What is the purpose of data analysis?
In these notes, we will review “Tukey, Design Thinking, and Better Questions,” a blog post by Roger Peng. In the post, he discusses the importance of formulating good questions in data analysis. While the process of refining questions is central to any successful, real-world analysis, it is rarely discussed in formal statistics textbooks, which usually restrict themselves to developments in theory, methodology, or computation.
The post itself is based on a line of thinking from the statistician John Tukey’s 1962 paper, “The Future of Data Analysis.” Perhaps the most famous quote from this paper is,
Far better an approximate answer to the right question, which is often vague, than an exact answer to the wrong question, which can always be made precise.
and throughout the article, Tukey argues that data analysts should not (1) be called upon to provide stamps of authority and (2) be distracted by the allure of proving optimal algorithms in settings that are likely not that realistic.

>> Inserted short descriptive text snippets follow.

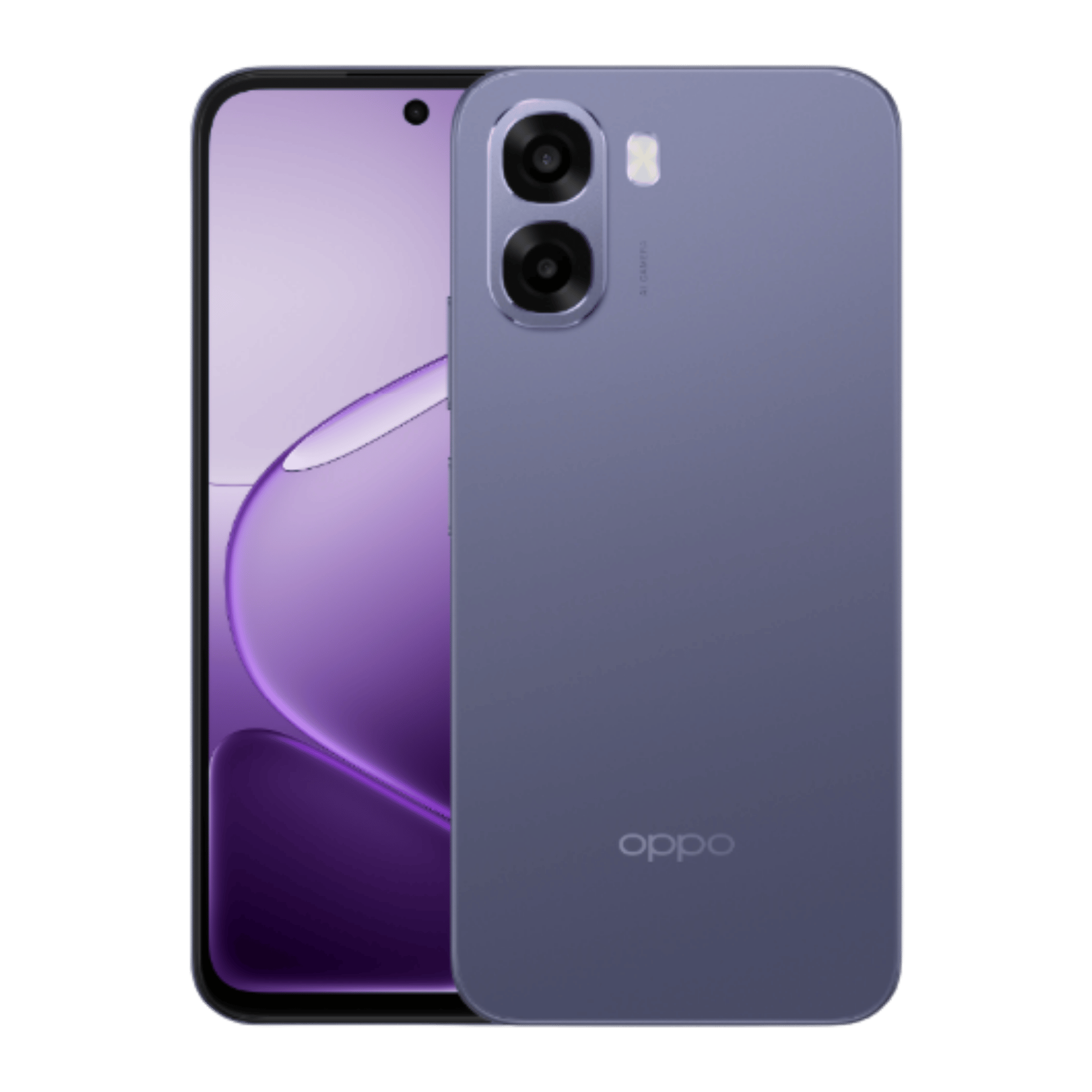 OPPO A6X 5G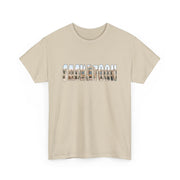Saskatoon Unisex Heavy Cotton Tee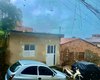 Inmet emite alerta de chuvas para 13 municípios da Região Norte de Alagoas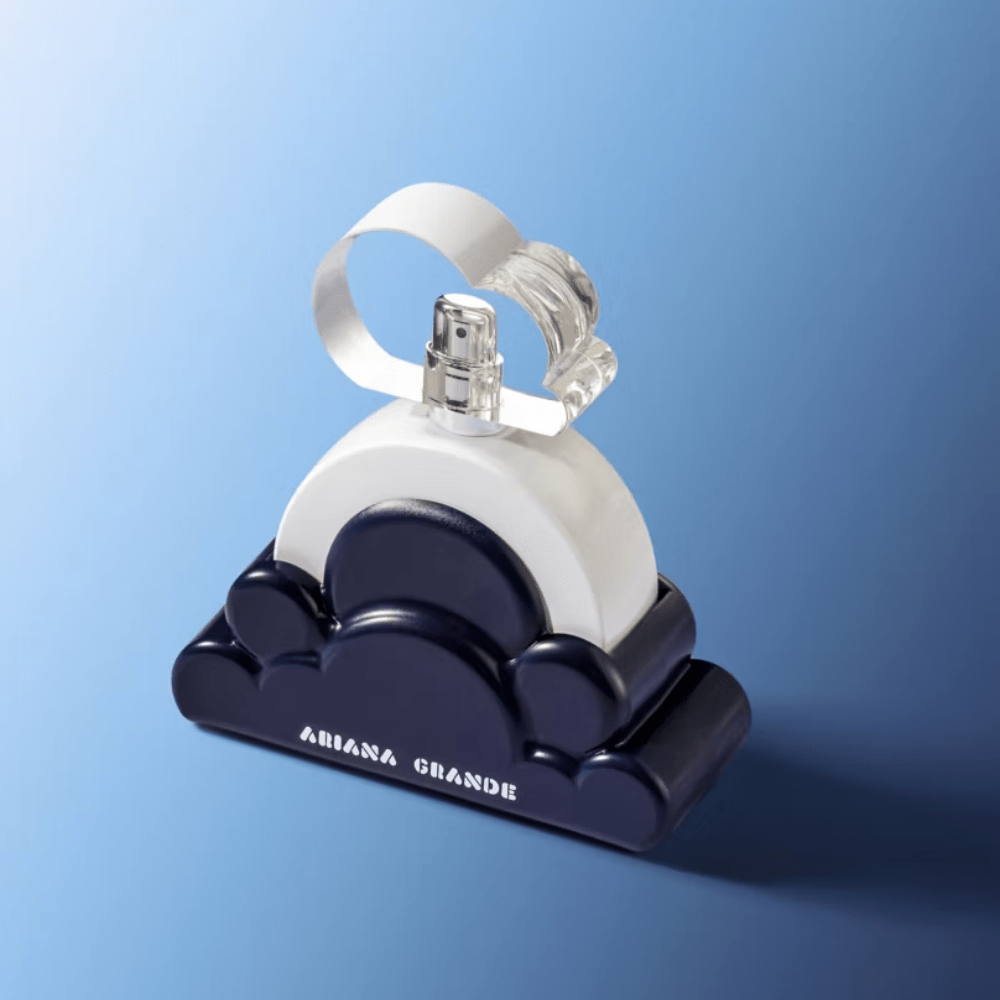 Ariana Grande Cloud Intense 2.0 Eau de Parfum Women's Perfume Spray (100ml)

This of course begs the question – what should data analysts be doing? Tukey never directly discusses this, but Peng’s thesis is that the purpose of data analysis is to spark the formulation of better questions. This idea is captured in the diagram below. The idea is that algorithms (visual, predictive, and inferential) can help us strengthen evidence that certain patterns exist. However, if those patterns answer irrelevant questions, then there is little point in the analysis. With so many algorithms available, it’s easy to spend substantial effort gathering evidence to answer low quality questions. Instead, a good data scientist should focus on improving the quality of the questions asked, even if that means that the answers will be less definitive.
What does it mean to ask better questions? Peng argues that better questions are “sharper,” providing more discriminating information and guiding research to more promising directions. In my view, a sharper question is one that helps inform decisions that have to be made (all data aside), either by adding to our body of beliefs or bringing new uncertainties into focus.
The implication is that data analysis is not about finding “the answer.” Instead, it should be about clarifying what can and cannot be answered based on the data. But more, it can help clarify what questions we really want answered – in Peng’s words, “we can learn more about ourselves by looking at the data.”
The final example in the reading is that the residuals in an analysis are themselves data worth examining. They inform whether a model (and the associated way of conceptualizing the problem) is really appropriate, or whether a reformulation would be beneficial.
At the end, the main idea is that data analysis equips us to ask better questions.